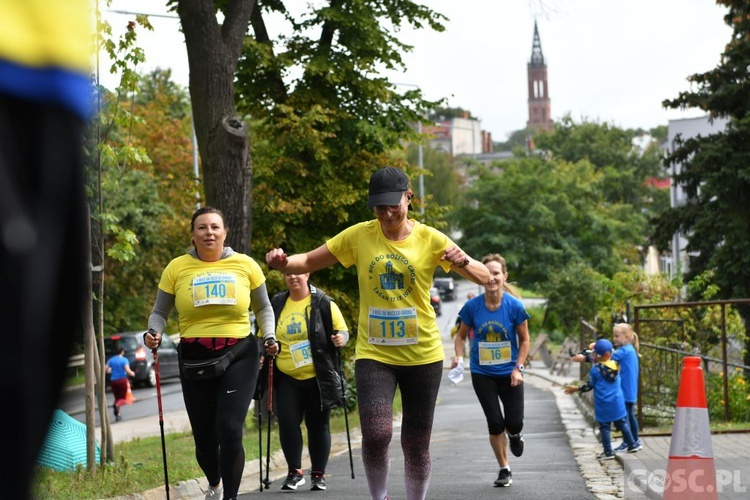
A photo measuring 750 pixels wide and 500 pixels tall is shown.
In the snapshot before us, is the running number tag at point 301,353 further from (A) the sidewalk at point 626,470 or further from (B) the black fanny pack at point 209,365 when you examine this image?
(B) the black fanny pack at point 209,365

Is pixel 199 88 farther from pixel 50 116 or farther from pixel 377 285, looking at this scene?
pixel 50 116

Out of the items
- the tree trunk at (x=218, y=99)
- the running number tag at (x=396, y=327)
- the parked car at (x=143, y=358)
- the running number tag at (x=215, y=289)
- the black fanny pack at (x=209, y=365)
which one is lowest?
the parked car at (x=143, y=358)

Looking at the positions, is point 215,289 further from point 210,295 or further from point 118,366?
point 118,366

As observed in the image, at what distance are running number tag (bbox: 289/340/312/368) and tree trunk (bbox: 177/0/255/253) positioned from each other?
405cm

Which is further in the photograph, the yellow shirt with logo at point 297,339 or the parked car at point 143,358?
the parked car at point 143,358

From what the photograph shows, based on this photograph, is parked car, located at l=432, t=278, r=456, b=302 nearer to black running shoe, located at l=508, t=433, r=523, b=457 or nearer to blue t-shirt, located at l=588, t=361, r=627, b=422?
blue t-shirt, located at l=588, t=361, r=627, b=422

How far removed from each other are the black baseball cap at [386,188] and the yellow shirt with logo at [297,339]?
3.48m

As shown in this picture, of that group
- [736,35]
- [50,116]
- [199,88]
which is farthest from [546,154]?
[50,116]

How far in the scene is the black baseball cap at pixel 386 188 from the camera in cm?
670

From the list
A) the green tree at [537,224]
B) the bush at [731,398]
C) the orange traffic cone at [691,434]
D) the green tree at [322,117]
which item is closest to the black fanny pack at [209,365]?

|---|

Can you copy every entry above word for word, without the pictures?

• _RESULT OF THE TASK_
A photo measuring 750 pixels wide and 500 pixels tall is shown.
In the snapshot before us, is the running number tag at point 301,353 further from (A) the sidewalk at point 626,470 or further from (B) the black fanny pack at point 209,365 when you examine this image?
(B) the black fanny pack at point 209,365

Is pixel 199 88 farther from pixel 50 116 or farther from pixel 377 285, looking at this scene?
pixel 50 116

Out of the items
- the tree trunk at (x=218, y=99)
- the running number tag at (x=396, y=327)
- the parked car at (x=143, y=358)
- the running number tag at (x=215, y=289)
- the black fanny pack at (x=209, y=365)
which one is lowest?
the parked car at (x=143, y=358)

Looking at the positions, is point 215,289 further from point 210,295 or further from point 118,366?
point 118,366

As observed in the image, at what distance are running number tag (bbox: 289/340/312/368) and tree trunk (bbox: 177/0/255/253) positioned from each other?
405cm

Which is further in the photograph, the yellow shirt with logo at point 297,339 or the parked car at point 143,358?
the parked car at point 143,358

From what the photograph shows, based on this photograph, is parked car, located at l=432, t=278, r=456, b=302 nearer to black running shoe, located at l=508, t=433, r=523, b=457 or nearer to blue t-shirt, located at l=588, t=361, r=627, b=422?
blue t-shirt, located at l=588, t=361, r=627, b=422

How far removed from each other are the black baseball cap at [386,188] and the yellow shirt with logo at [297,339]?
3.48m

As shown in this picture, of that group
- [736,35]
- [50,116]
- [199,88]
which is farthest from [546,154]?
[50,116]

How far in the scene is the black baseball cap at pixel 386 188 from the camera in cm?
670

From the list
A) the green tree at [537,224]
B) the bush at [731,398]
C) the orange traffic cone at [691,434]
D) the green tree at [322,117]
which item is closest to the black fanny pack at [209,365]?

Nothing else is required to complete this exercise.